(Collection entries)

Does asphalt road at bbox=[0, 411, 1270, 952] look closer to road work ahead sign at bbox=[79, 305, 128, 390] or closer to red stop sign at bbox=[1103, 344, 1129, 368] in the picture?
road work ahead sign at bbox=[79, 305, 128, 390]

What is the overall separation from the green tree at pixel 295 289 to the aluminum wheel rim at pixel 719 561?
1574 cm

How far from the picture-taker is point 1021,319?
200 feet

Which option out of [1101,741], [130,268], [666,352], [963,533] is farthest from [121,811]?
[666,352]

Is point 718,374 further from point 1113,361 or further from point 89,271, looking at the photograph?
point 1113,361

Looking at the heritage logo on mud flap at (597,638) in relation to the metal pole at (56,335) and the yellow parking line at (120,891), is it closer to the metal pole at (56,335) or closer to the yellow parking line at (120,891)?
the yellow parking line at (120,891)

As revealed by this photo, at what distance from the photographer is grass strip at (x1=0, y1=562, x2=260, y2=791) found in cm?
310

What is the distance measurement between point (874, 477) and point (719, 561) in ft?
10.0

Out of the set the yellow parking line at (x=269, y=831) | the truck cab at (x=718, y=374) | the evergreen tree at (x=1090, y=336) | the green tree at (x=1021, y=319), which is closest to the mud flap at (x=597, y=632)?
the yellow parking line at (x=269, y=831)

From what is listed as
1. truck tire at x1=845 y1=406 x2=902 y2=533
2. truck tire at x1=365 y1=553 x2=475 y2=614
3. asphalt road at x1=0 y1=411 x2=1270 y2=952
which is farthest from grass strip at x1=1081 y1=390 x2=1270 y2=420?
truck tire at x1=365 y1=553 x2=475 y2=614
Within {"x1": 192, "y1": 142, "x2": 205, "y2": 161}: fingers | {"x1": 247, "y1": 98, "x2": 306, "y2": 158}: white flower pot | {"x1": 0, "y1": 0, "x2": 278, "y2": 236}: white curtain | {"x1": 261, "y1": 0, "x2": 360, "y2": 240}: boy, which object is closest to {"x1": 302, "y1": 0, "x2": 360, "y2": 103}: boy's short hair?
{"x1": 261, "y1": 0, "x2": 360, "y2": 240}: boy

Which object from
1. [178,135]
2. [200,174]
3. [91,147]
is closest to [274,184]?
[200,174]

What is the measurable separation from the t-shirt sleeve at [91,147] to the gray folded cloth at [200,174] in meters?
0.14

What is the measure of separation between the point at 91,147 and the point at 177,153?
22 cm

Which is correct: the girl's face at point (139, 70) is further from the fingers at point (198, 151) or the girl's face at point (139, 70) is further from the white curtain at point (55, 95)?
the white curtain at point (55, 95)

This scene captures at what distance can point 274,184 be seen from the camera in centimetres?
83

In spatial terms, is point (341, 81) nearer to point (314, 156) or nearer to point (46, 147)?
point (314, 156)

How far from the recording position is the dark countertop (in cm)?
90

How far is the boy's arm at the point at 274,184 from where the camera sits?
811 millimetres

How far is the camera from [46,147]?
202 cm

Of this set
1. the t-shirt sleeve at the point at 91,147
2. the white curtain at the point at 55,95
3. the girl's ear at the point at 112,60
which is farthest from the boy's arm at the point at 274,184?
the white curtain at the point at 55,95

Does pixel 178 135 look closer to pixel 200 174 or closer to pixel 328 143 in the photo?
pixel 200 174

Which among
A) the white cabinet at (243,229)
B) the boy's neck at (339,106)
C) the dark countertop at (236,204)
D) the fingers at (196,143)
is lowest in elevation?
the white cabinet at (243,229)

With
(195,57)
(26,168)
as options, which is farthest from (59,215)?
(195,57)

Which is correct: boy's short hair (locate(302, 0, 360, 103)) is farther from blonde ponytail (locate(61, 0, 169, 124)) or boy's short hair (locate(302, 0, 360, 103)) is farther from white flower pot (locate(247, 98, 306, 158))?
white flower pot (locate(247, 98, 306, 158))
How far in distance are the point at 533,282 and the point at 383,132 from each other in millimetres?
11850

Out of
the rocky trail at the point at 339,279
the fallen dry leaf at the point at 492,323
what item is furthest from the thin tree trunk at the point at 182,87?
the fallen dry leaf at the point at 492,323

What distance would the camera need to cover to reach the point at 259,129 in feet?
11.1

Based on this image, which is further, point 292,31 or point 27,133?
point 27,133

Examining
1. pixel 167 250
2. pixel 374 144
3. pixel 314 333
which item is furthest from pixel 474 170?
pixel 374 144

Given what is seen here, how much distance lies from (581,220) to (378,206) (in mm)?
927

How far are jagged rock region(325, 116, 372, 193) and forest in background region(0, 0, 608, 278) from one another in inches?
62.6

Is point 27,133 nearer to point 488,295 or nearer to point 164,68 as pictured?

Instructions to follow :: Retype the records above exactly.

Written solution ::
Does asphalt road at bbox=[0, 411, 1270, 952] look closer to road work ahead sign at bbox=[79, 305, 128, 390] or closer to red stop sign at bbox=[1103, 344, 1129, 368] in the picture?
road work ahead sign at bbox=[79, 305, 128, 390]

What is the overall separation from the green tree at pixel 295 289 to the aluminum wheel rim at pixel 719 561?
1574 cm

How far from the picture-taker is point 1021,319?
200 feet

Which option out of [1101,741], [130,268], [666,352], [963,533] is farthest from [121,811]?
[666,352]

Is point 718,374 further from point 1113,361 or further from point 89,271, looking at the photograph?
point 1113,361

Looking at the heritage logo on mud flap at (597,638) in relation to the metal pole at (56,335) and the yellow parking line at (120,891), is it closer to the metal pole at (56,335) or closer to the yellow parking line at (120,891)?
the yellow parking line at (120,891)

As revealed by this photo, at what distance from the photographer is grass strip at (x1=0, y1=562, x2=260, y2=791) found in cm?
310

What is the distance measurement between point (874, 477) and point (719, 561) in ft?
10.0

Out of the set the yellow parking line at (x=269, y=831) | the truck cab at (x=718, y=374) | the evergreen tree at (x=1090, y=336) | the green tree at (x=1021, y=319), which is closest to the mud flap at (x=597, y=632)?
the yellow parking line at (x=269, y=831)

From what is listed as
1. truck tire at x1=845 y1=406 x2=902 y2=533
2. truck tire at x1=365 y1=553 x2=475 y2=614
3. asphalt road at x1=0 y1=411 x2=1270 y2=952
which is farthest from grass strip at x1=1081 y1=390 x2=1270 y2=420?
truck tire at x1=365 y1=553 x2=475 y2=614
Within {"x1": 192, "y1": 142, "x2": 205, "y2": 161}: fingers | {"x1": 247, "y1": 98, "x2": 306, "y2": 158}: white flower pot | {"x1": 0, "y1": 0, "x2": 278, "y2": 236}: white curtain | {"x1": 261, "y1": 0, "x2": 360, "y2": 240}: boy, which object is closest to {"x1": 302, "y1": 0, "x2": 360, "y2": 103}: boy's short hair?
{"x1": 261, "y1": 0, "x2": 360, "y2": 240}: boy

Which object from
1. [178,135]
2. [200,174]
3. [91,147]
is closest to [274,184]?
[200,174]

What is the measurable separation from the t-shirt sleeve at [91,147] to the gray folded cloth at [200,174] in meters?
0.14

What is the measure of separation between the point at 91,147 and the point at 177,153?
22 cm

Which is correct: the girl's face at point (139, 70) is further from the fingers at point (198, 151) or the girl's face at point (139, 70) is further from the white curtain at point (55, 95)?
the white curtain at point (55, 95)

This scene captures at what distance can point 274,184 be seen from the camera in centimetres?
83

In spatial terms, is point (341, 81) nearer to point (314, 156) or nearer to point (46, 147)?
point (314, 156)

How far from the recording position is the dark countertop (in cm)?
90

How far is the boy's arm at the point at 274,184 from where the camera sits?
811 millimetres

How far is the camera from [46,147]?
202 cm

Of this set
1. the t-shirt sleeve at the point at 91,147
2. the white curtain at the point at 55,95
3. the girl's ear at the point at 112,60
which is farthest from the boy's arm at the point at 274,184?
the white curtain at the point at 55,95

Does pixel 178 135 look closer to pixel 200 174 or closer to pixel 328 143 in the photo?
pixel 200 174

Which among
A) the white cabinet at (243,229)
B) the boy's neck at (339,106)
C) the dark countertop at (236,204)
D) the fingers at (196,143)
is lowest in elevation?
the white cabinet at (243,229)

With
(195,57)
(26,168)
as options, which is farthest from (59,215)?
(195,57)

Which is correct: boy's short hair (locate(302, 0, 360, 103)) is farther from blonde ponytail (locate(61, 0, 169, 124)) or boy's short hair (locate(302, 0, 360, 103)) is farther from white flower pot (locate(247, 98, 306, 158))?
white flower pot (locate(247, 98, 306, 158))
How far in distance are the point at 533,282 and the point at 383,132 from each other in millimetres?
11850

Out of
the rocky trail at the point at 339,279
the fallen dry leaf at the point at 492,323
what item is furthest from the thin tree trunk at the point at 182,87?
the fallen dry leaf at the point at 492,323

What distance would the camera need to cover to reach the point at 259,129 in feet?
11.1

Based on this image, which is further, point 292,31 or point 27,133?
point 27,133

Examining
1. pixel 167 250
2. pixel 374 144
3. pixel 314 333
which item is furthest from pixel 474 170?
pixel 374 144

Given what is seen here, how much distance lies from (581,220) to (378,206) (in mm)?
927

How far are jagged rock region(325, 116, 372, 193) and forest in background region(0, 0, 608, 278) from one another in inches?
62.6

Is point 27,133 nearer to point 488,295 or nearer to point 164,68 as pictured?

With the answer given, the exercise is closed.